Of course, adoption of such a U.S. negotiating strategy would require President Trump to drop his undo-anything-Obama-did desire to destroy the JCPOA, and there is no sign that he will.

Photo: Rick Perry (by Gage Skidmore via Flickr).

Paul Pillar

Paul R. Pillar is Non-resident Senior Fellow at the Center for Security Studies of Georgetown University and an Associate Fellow of the Geneva Center for Security Policy. He retired in 2005 from a 28-year career in the U.S. intelligence community. His senior positions included National Intelligence Officer for the Near East and South Asia, Deputy Chief of the DCI Counterterrorist Center, and Executive Assistant to the Director of Central Intelligence.

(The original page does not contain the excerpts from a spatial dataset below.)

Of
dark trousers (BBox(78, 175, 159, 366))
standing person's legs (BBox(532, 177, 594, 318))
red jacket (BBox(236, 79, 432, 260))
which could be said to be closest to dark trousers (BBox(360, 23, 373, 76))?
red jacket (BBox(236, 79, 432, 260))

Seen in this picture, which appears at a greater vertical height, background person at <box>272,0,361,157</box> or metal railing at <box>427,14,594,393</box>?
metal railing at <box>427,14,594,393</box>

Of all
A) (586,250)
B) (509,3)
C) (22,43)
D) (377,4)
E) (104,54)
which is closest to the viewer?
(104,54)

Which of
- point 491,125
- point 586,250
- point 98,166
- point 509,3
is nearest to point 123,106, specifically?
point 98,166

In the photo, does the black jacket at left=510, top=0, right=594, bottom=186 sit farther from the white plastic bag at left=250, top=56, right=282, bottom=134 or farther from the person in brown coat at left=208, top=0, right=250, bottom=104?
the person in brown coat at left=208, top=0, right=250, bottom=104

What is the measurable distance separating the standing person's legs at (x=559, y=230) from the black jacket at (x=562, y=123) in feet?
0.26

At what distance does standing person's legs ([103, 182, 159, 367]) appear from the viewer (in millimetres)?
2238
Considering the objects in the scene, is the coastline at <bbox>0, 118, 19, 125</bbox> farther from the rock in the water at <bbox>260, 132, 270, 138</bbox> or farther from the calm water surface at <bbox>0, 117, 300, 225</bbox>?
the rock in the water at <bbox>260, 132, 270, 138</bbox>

He is a Vietnam War veteran and a retired officer in the U.S. Army Reserve. Dr. Pillar's degrees are from Dartmouth College, Oxford University, and Princeton University. His books include Negotiating Peace (1983), Terrorism and U.S. Foreign Policy (2001), Intelligence and U.S. Foreign Policy (2011), and Why America Misunderstands the World (2016).

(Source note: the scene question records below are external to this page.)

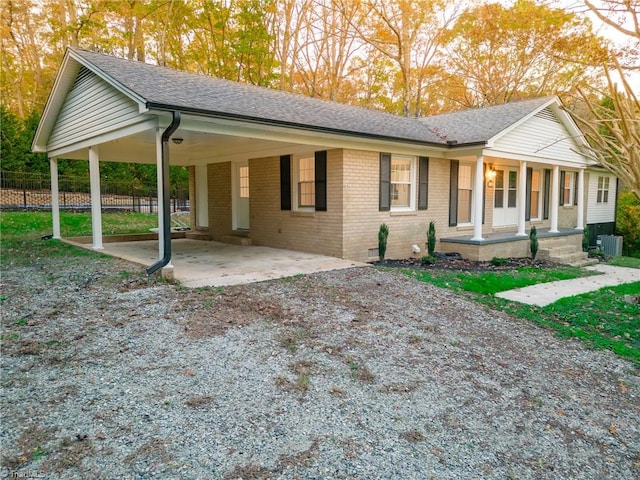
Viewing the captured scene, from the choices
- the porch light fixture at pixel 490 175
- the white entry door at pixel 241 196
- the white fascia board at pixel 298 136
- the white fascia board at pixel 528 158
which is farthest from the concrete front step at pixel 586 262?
the white entry door at pixel 241 196

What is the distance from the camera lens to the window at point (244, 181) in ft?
43.3

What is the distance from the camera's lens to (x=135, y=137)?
923 cm

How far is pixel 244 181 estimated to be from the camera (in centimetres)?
1331

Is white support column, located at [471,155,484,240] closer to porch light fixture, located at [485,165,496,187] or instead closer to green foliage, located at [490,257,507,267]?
green foliage, located at [490,257,507,267]

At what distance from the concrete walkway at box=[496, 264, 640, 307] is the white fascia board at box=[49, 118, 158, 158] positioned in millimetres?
6707

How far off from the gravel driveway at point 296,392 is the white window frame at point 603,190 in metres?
15.6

  1. Guess people don’t know that Jordan is already building a nuclear power plant so Saudi interest in nuclear power is hardly unique in the region but inevitable as more countries “go nuclear” to diversify energy resources.

    The question to ask is whether the Saudis and Jordanians will be required to prove the ‘exclusively peaceful nature’ of their nuclear program as Iran has done by going FAR beyond the actual requirements of the NPT.

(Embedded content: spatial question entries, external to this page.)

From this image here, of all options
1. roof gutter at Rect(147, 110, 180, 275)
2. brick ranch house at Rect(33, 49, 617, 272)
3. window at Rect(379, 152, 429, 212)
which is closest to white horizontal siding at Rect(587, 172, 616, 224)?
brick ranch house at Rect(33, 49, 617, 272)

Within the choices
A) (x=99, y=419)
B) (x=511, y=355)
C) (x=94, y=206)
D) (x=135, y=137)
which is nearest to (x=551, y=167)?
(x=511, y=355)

    In the case of Iran, all the nuclear hype was just meant as a pretext to impose regime-change there; there was never a genuine concern about weapons proliferation. Iran had long offered better deals than the JCPOA.

  2. Paul Pillar could usefully look into the nuclear power market situation in the world. He will find that the U.S. “supplier” is Japanese owned and has declared bankruptcy because of the overruns on nuclear projects in Southeast US. The competition is Korea (building the UAE plants), Russia (offering attractive financing deals), China (where nuclear power is booming), and France (struggling with long-delayed projects). If you are a buyer country, why in the world would you even consider the “US”/Japan with all the political/nonproliferation complications and serious doubts about ability to supply on time and to budget?

  3. When the Russians began building the nuclear power plant in Bushehr, Iran, everyone was up in arms raising their voices by saying “with Iran sitting on a sea of oil what the hell they need a nuclear power plant”? Now we don’t hear a beep or a voice of anger about Jordan or UAE or Saudi Arabia! The West’s double standards to the core which is becoming humorous!

  4. There is so much political tension in the region with both Saudi and Iran’s bitter conflict. Yemeni is a hot spot. Do they not remember how Israel bombed a russian built NPP in Iraq? With so many conflicting regimes in that area, aren’t they concerned about a large-scale nuclear incident from bombing and terrorism?